Stored entries:
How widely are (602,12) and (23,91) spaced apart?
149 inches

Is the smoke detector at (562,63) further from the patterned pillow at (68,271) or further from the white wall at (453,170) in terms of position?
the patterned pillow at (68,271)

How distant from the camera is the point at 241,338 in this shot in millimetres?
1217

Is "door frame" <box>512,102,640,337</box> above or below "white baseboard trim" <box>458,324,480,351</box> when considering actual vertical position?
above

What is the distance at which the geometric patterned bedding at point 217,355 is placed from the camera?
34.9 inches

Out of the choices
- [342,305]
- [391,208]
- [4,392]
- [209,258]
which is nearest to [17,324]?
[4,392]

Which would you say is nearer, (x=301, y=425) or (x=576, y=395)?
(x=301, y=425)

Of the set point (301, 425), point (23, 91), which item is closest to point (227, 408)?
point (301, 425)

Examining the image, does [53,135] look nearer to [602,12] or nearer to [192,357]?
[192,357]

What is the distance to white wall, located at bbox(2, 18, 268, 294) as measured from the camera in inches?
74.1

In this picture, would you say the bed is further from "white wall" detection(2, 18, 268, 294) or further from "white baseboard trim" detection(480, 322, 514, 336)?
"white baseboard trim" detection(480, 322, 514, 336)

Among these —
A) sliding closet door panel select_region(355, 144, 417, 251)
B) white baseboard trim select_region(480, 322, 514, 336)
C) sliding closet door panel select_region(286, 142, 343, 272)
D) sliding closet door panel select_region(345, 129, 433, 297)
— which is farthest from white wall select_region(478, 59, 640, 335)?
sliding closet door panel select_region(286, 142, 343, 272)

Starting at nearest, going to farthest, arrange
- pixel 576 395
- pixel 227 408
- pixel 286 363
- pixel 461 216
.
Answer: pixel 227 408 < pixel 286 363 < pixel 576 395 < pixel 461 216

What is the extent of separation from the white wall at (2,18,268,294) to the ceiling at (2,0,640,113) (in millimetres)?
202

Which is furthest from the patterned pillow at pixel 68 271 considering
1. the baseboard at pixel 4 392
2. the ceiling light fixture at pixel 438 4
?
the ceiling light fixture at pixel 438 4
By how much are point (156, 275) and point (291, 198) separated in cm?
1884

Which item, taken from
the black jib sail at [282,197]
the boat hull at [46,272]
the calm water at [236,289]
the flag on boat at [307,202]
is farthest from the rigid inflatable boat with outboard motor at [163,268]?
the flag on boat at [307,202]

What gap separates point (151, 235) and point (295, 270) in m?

AIM OF THE TASK
Copy out each record exactly as given, omitting none.

EXERCISE RESPONSE
How widely are (602,12) and (23,91) spaced apart?
149 inches

Is the smoke detector at (562,63) further from the patterned pillow at (68,271) or further from the white wall at (453,170) in terms of position?
the patterned pillow at (68,271)

How distant from the camera is the point at 241,338 in this shot in millimetres?
1217

Is "door frame" <box>512,102,640,337</box> above or below "white baseboard trim" <box>458,324,480,351</box> when considering actual vertical position?
above

What is the distance at which the geometric patterned bedding at point 217,355 is placed from the camera?
34.9 inches

Out of the choices
- [342,305]
- [391,208]
- [4,392]
- [209,258]
which is nearest to [17,324]?
[4,392]

Which would you say is nearer, (x=301, y=425) or (x=576, y=395)?
(x=301, y=425)

Of the set point (301, 425), point (23, 91), which item is closest to point (227, 408)?
point (301, 425)

Examining the image, does [53,135] look nearer to [602,12] or nearer to [192,357]?
[192,357]

What is the distance to white wall, located at bbox(2, 18, 268, 294) as measured from the camera in inches?
74.1

In this picture, would you say the bed is further from "white wall" detection(2, 18, 268, 294) or further from "white baseboard trim" detection(480, 322, 514, 336)?
"white baseboard trim" detection(480, 322, 514, 336)

Among these —
A) sliding closet door panel select_region(355, 144, 417, 251)
B) white baseboard trim select_region(480, 322, 514, 336)
C) sliding closet door panel select_region(286, 142, 343, 272)
D) sliding closet door panel select_region(345, 129, 433, 297)
— which is farthest from white wall select_region(478, 59, 640, 335)?
sliding closet door panel select_region(286, 142, 343, 272)

Starting at nearest, going to farthest, arrange
- pixel 576 395
- pixel 227 408
- pixel 286 363
- pixel 461 216
.
Answer: pixel 227 408 < pixel 286 363 < pixel 576 395 < pixel 461 216

What is the extent of separation from the white wall at (2,18,268,294) to the ceiling at (2,0,640,113) (in millimetres)?
202

Which is furthest from the patterned pillow at pixel 68 271 considering
1. the baseboard at pixel 4 392
2. the ceiling light fixture at pixel 438 4
?
the ceiling light fixture at pixel 438 4
By how much are point (156, 275) and point (291, 198) separated in cm?
1884

Which item, taken from
the black jib sail at [282,197]
the boat hull at [46,272]
the calm water at [236,289]
the flag on boat at [307,202]
is farthest from the rigid inflatable boat with outboard motor at [163,268]?
the flag on boat at [307,202]

What gap separates point (151, 235) and point (295, 270) in m?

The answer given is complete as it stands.